From the line that has "Which thing among" down to the final line of the listing below, transcribe every line exactly, and only those.
==== Data for the task ====
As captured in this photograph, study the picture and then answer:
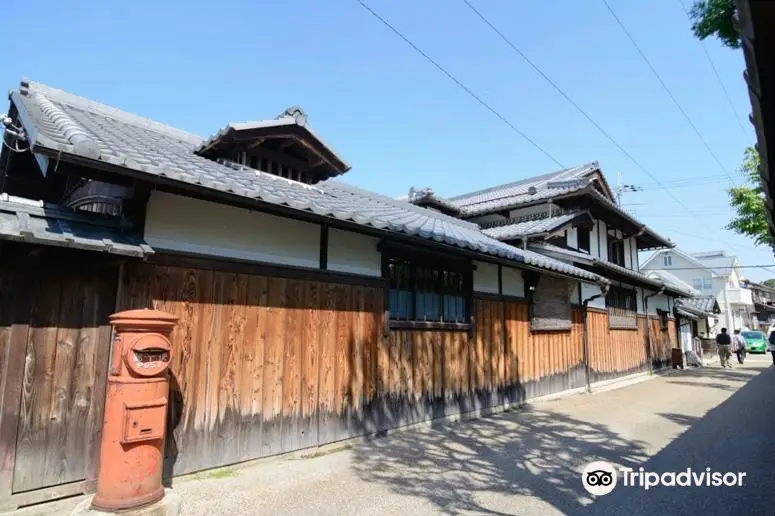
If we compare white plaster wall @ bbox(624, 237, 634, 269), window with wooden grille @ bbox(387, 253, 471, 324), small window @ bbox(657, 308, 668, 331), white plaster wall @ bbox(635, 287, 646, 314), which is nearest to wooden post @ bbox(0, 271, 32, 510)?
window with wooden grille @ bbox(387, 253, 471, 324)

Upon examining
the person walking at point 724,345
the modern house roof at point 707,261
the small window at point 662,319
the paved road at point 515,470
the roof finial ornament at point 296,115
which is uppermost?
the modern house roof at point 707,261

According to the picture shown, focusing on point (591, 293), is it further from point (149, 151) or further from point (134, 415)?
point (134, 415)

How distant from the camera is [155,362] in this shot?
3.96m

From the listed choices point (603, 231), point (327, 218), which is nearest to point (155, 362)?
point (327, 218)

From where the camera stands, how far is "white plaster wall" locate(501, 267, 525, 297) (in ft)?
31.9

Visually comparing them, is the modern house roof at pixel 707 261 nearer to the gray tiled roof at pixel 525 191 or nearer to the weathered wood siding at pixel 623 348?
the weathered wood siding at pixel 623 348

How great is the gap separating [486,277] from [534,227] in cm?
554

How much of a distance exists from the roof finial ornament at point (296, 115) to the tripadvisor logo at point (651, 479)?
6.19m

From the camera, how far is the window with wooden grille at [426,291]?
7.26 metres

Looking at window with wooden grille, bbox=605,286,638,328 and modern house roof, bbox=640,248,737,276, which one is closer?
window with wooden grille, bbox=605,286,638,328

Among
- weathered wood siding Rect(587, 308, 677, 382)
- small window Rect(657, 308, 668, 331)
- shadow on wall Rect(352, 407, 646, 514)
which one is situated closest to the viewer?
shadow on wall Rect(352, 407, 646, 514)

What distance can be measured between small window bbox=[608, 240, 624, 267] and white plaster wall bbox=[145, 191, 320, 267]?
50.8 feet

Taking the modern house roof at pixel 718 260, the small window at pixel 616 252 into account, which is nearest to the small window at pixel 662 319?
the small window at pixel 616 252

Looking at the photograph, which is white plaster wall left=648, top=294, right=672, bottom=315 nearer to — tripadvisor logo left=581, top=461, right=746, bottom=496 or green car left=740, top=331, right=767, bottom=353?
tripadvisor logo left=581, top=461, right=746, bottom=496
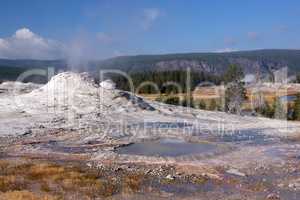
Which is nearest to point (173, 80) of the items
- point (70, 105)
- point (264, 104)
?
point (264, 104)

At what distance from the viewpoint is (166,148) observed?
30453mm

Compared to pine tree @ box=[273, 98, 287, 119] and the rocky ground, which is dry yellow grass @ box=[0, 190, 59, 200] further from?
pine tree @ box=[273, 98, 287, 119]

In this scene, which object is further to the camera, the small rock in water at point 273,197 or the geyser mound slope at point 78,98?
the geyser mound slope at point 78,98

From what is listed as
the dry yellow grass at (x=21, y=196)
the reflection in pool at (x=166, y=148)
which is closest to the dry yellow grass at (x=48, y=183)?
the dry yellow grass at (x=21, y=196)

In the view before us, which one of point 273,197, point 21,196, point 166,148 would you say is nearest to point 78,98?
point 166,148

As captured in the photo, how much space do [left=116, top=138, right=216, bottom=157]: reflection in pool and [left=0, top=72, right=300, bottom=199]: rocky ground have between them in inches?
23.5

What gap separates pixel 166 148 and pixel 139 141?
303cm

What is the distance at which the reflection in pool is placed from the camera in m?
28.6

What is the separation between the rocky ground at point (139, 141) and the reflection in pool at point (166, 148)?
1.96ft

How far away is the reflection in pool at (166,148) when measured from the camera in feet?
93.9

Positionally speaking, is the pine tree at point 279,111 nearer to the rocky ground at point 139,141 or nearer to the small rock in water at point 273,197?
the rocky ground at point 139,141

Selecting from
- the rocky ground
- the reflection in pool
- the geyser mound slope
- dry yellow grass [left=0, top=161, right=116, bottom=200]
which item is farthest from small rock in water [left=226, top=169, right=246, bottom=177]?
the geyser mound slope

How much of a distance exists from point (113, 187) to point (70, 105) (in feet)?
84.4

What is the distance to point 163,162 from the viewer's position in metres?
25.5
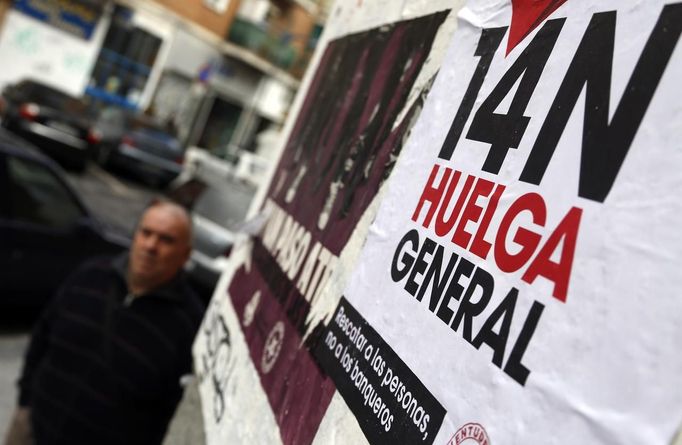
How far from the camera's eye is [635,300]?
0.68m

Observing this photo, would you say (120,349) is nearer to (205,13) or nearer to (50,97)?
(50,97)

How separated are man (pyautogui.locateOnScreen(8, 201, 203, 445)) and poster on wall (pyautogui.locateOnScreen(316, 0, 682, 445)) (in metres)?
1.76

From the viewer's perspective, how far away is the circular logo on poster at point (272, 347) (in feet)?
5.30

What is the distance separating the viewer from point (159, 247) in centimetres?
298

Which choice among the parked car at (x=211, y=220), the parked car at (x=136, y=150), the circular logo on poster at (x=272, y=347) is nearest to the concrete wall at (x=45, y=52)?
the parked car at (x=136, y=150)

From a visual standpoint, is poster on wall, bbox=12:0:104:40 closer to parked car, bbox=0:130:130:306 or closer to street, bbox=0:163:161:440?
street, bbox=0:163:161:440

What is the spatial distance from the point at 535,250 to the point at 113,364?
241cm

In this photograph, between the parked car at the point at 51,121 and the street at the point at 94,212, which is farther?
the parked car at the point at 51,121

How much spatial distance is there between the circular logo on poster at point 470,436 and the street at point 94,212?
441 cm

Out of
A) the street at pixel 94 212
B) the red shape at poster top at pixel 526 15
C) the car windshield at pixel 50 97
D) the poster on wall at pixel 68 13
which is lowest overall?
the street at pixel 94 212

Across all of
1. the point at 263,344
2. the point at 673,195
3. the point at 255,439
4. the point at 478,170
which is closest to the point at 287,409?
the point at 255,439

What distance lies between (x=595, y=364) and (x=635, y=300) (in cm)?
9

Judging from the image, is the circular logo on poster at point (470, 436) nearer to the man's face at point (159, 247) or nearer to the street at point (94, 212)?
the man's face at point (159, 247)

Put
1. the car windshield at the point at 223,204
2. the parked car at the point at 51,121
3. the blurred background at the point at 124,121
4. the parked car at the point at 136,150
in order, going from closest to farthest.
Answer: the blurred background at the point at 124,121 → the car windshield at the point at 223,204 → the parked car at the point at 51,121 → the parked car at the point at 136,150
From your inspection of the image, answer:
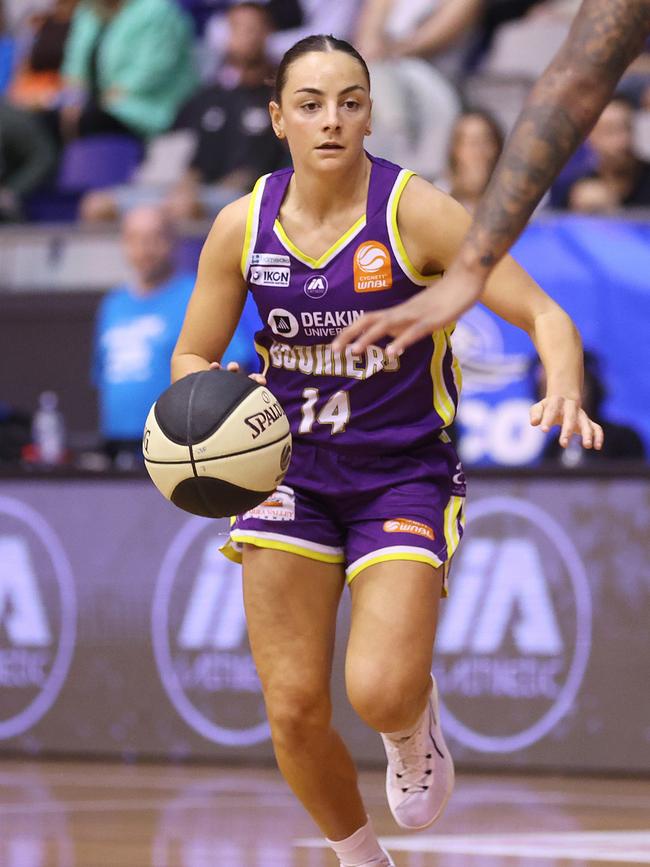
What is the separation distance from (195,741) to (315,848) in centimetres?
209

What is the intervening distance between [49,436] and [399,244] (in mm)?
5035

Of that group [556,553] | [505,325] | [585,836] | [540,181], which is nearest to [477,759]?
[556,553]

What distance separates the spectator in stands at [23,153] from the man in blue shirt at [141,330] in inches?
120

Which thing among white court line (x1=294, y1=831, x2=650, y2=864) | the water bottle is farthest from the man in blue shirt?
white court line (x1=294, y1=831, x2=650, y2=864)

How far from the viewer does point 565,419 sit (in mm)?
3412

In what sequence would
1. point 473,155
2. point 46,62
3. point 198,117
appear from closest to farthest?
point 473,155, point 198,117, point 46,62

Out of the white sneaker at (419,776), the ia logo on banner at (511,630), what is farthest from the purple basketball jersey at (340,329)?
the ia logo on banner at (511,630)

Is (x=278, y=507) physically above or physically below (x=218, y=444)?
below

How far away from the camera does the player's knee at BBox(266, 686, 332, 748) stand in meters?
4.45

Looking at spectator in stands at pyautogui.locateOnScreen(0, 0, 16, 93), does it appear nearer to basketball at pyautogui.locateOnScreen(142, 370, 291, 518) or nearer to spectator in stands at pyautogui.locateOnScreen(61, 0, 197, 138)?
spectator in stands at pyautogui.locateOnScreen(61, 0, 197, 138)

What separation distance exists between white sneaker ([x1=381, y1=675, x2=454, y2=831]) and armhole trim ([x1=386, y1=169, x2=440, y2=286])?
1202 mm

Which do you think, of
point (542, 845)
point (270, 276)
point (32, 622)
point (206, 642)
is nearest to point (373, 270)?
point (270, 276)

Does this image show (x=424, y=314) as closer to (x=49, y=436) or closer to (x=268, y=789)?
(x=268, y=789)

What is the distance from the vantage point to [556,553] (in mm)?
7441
====
§ **Exercise solution**
Which thing among white court line (x1=294, y1=831, x2=650, y2=864) | the water bottle is farthest from the man in blue shirt?
white court line (x1=294, y1=831, x2=650, y2=864)

How far from the viewer does point 565,419 sit (in mm)?
3412

In what sequence would
1. point 473,155
2. point 46,62
3. point 198,117
appear from closest to farthest?
point 473,155, point 198,117, point 46,62

Out of the white sneaker at (419,776), the ia logo on banner at (511,630), what is farthest from the purple basketball jersey at (340,329)?
the ia logo on banner at (511,630)

Is (x=278, y=507) physically above or physically below (x=218, y=444)?
below

How far away from the camera does the player's knee at BBox(266, 686, 332, 748) stand in meters?
4.45

Looking at spectator in stands at pyautogui.locateOnScreen(0, 0, 16, 93), does it appear nearer to basketball at pyautogui.locateOnScreen(142, 370, 291, 518) or nearer to spectator in stands at pyautogui.locateOnScreen(61, 0, 197, 138)?
spectator in stands at pyautogui.locateOnScreen(61, 0, 197, 138)

What separation distance exists between white sneaker ([x1=381, y1=675, x2=454, y2=831]) and armhole trim ([x1=386, y1=169, x2=440, y2=286])?
1202 mm

Which do you think, of
point (542, 845)
point (270, 276)
point (32, 622)
point (206, 642)
is nearest to point (373, 270)?
point (270, 276)

Does this image show (x=424, y=314) as closer to (x=49, y=436) or closer to (x=268, y=789)?
(x=268, y=789)

What is the distance from the vantage point to [556,553] (in mm)?
7441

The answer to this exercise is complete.